At the same time, the IDF’s insistence on receiving a large number of vaccine doses at an early stage has led to rapid progress in its vaccination program. More than 130,000 soldiers have already received the first dose. The level of response is high, under considerable pressure being exerted by the commanding officers. The commander of an elite unit said this week that 89 percent of his soldiers had been vaccinated, including all the unit’s combat troops.

A pep talk with the commander and with the unit’s medic is needed for the last of the hesitant ones, to persuade them that refusal to be vaccinated might prevent their continued participation in action in the field.

Running against the dead and the sick

The vaccination project still looks like Israel’s only possible exit from the crisis, in the hope that no vaccine-proof variants appear. A document released last week by Military Intelligence’s National Information Center raised the possibility that just such a vaccine-immune variant will develop precisely in Israel, as a result of the interaction between the large-scale vaccination program and the spread of the virus.

At the moment, there is no indication that this pessimistic scenario is materializing. But concern about this possibility has already been voiced in the latest consultations in the government, not least because Israel will not want to be associated with a strain of its own that will cause the virus to spread worldwide. This is probably part of the reason for the panic that’s accompanying the imposition of sweeping restrictions on flights to and from Ben-Gurion Airport, after months of negligence by the government at that portal.

A month ago, when Prime Minister Benjamin Netanyahu spoke of his intention to open the economy in March and allow the Passover seder to be celebrated by the extended family, he was relying on the vaccine. But the British variant undercut him – Netanyahu knows that he will not be able to declare a festive return to normal before the March 23 election.

If the three inconclusive elections held in 2019 and 2020 revolved around the voters’ attitude toward Netanyahu in view of the corruption indictments filed against him, this time the focus of the election appears to have changed. The key question is Netanyahu’s performance in the coronavirus crisis – in the health and economic arenas. If the vaccinations don’t bring about a dramatic reduction in the incidence of illness, voters might remember the bar of 5,000 dead, which was due to be passed Thursday night, the impotence in the face of the violations by the Haredi public and the tardy closing of the airport.

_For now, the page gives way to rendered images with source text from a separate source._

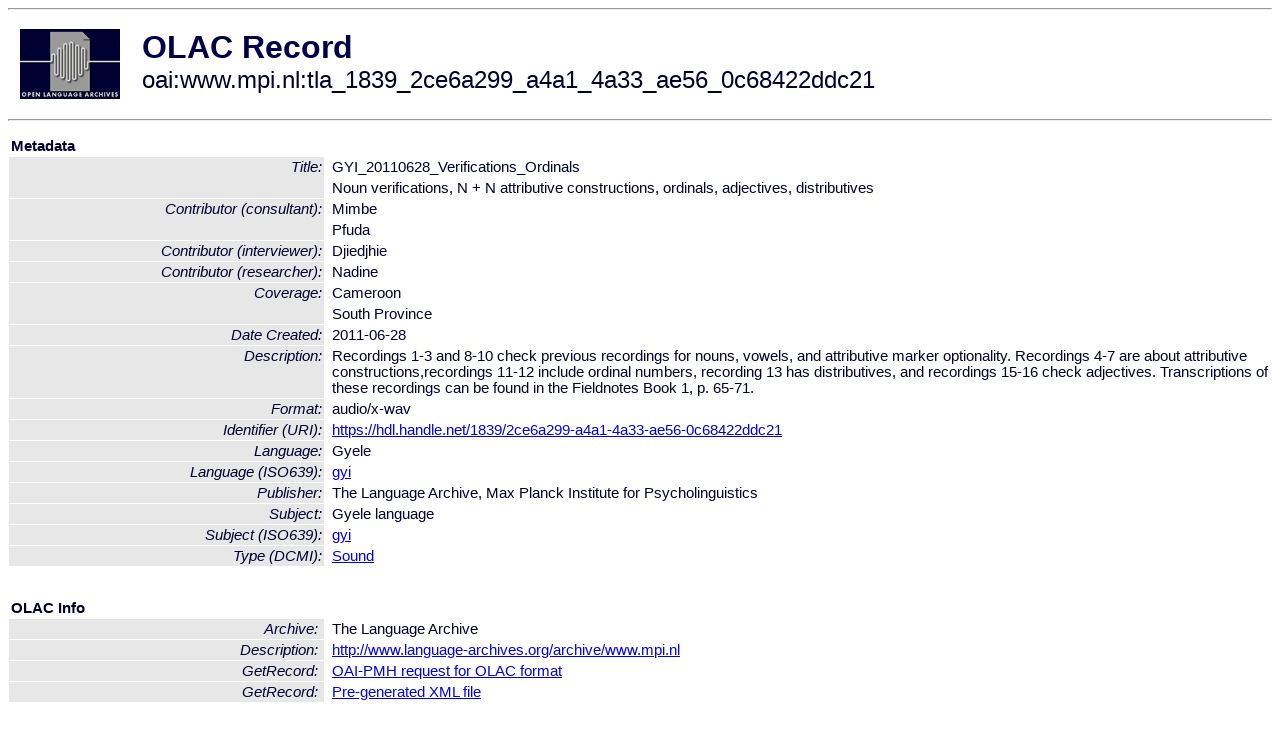

--- FILE ---
content_type: text/html
request_url: http://olac.ldc.upenn.edu/item/oai:www.mpi.nl:tla_1839_2ce6a299_a4a1_4a33_ae56_0c68422ddc21
body_size: 1893
content:
<HTML>
<HEAD>
<TITLE>OLAC Record: Noun verifications, N + N attributive constructions, ordinals, adjectives, distributives</TITLE>
<script type="text/javascript" src="/js/gatrack.js"></script>
<LINK REL="stylesheet" TYPE="text/css" HREF="/olac.css">
<meta http-equiv="Content-Type" content="text/html; charset=UTF-8">
<meta name="DC.Title" content="GYI_20110628_Verifications_Ordinals">
<meta name="DC.Title" content="Noun verifications, N + N attributive constructions, ordinals, adjectives, distributives">
<meta name="DC.Contributor" content="[role = researcher] Nadine">
<meta name="DC.Contributor" content="[role = interviewer] Djiedjhie">
<meta name="DC.Contributor" content="[role = consultant] Mimbe">
<meta name="DC.Contributor" content="[role = consultant] Pfuda">
<meta name="DC.Coverage" content="Cameroon">
<meta name="DC.Coverage" content="South Province">
<meta name="DC.Date" content="2011-06-28 [Date Created]">
<meta name="Description" content="Recordings 1-3 and 8-10 check previous recordings for nouns, vowels, and attributive marker optionality. Recordings 4-7 are about attributive constructions,recordings 11-12 include ordinal numbers, recording 13 has distributives, and recordings 15-16 check adjectives. Transcriptions of these recordings can be found in the Fieldnotes Book 1, p. 65-71.">
<meta name="DC.Format" content="audio/x-wav">
<meta name="DC.Identifier" content="[URI] https://hdl.handle.net/1839/2ce6a299-a4a1-4a33-ae56-0c68422ddc21">
<meta name="DC.Language" content="[language = gyi] Gyele">
<meta name="DC.Publisher" content="The Language Archive, Max Planck Institute for Psycholinguistics">
<meta name="DC.Subject" content="[language = gyi] Gyele">
<meta name="DC.Type" content="[DCMIType] Sound">
<meta name="Description" content="Recordings 1-3 and 8-10 check previous recordings for nouns, vowels, and attributive marker optionality. Recordings 4-7 are about attributive constructions,recordings 11-12 include ordinal numbers, recording 13 has distributives, and recordings 15-16 check adjectives. Transcriptions of these recordings can be found in the Fieldnotes Book 1, p. 65-71.">
<meta name="Keywords" content="Cameroon;South Province;[language = gyi] Gyele">
<style>
.lookup {width: 25%;}
.lookuptable {width: 100%;}
</style>
</HEAD>

<BODY>
<HR>
<TABLE CELLPADDING="10">
<TR>
<TD> <A HREF="/"><IMG SRC="/images/olac100.gif"
BORDER="0"></A></TD>
<TD><span style="color:#00004a; font-size:24pt; font-weight:bold"
>OLAC Record</span><br/><span style="font-size:18pt"
>oai:www.mpi.nl:tla_1839_2ce6a299_a4a1_4a33_ae56_0c68422ddc21</span></FONT></H1></TD>
</TR>
</TABLE>
<HR>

Netanyahu’s personal involvement in the striking of the deal on the political far-right shows that this time, too, he’s entering the fray as one who’s decided to take no prisoners. With his political rivals confused and split, Netanyahu is determined not to lose even one vote for his coalition, including the votes of avowed Kahanists.

To a degree, it seems as though he’s not running against Yair Lapid or Gideon Sa’ar, but against the dead and the sick. If at the end of March the crisis is still at its peak, it’s possible that the most Netanyahu will be able to strive for is another stalemate, in the hope of continuing the rounds of electoral attrition and staying in power through an almost everlasting transition government.

In contrast to the March 2020 election, the election a year later will take place with tens of thousands of Israelis ill with COVID-19 and more than 100,000 in quarantine. What will the policy be regarding Israelis living abroad who want to come here to vote and perhaps also be vaccinated? It’s a safe gamble that Netanyahu is taking into account a scenario in which widespread morbidity raises anew the question of postponing the election, notwithstanding the legal difficulties this would entail.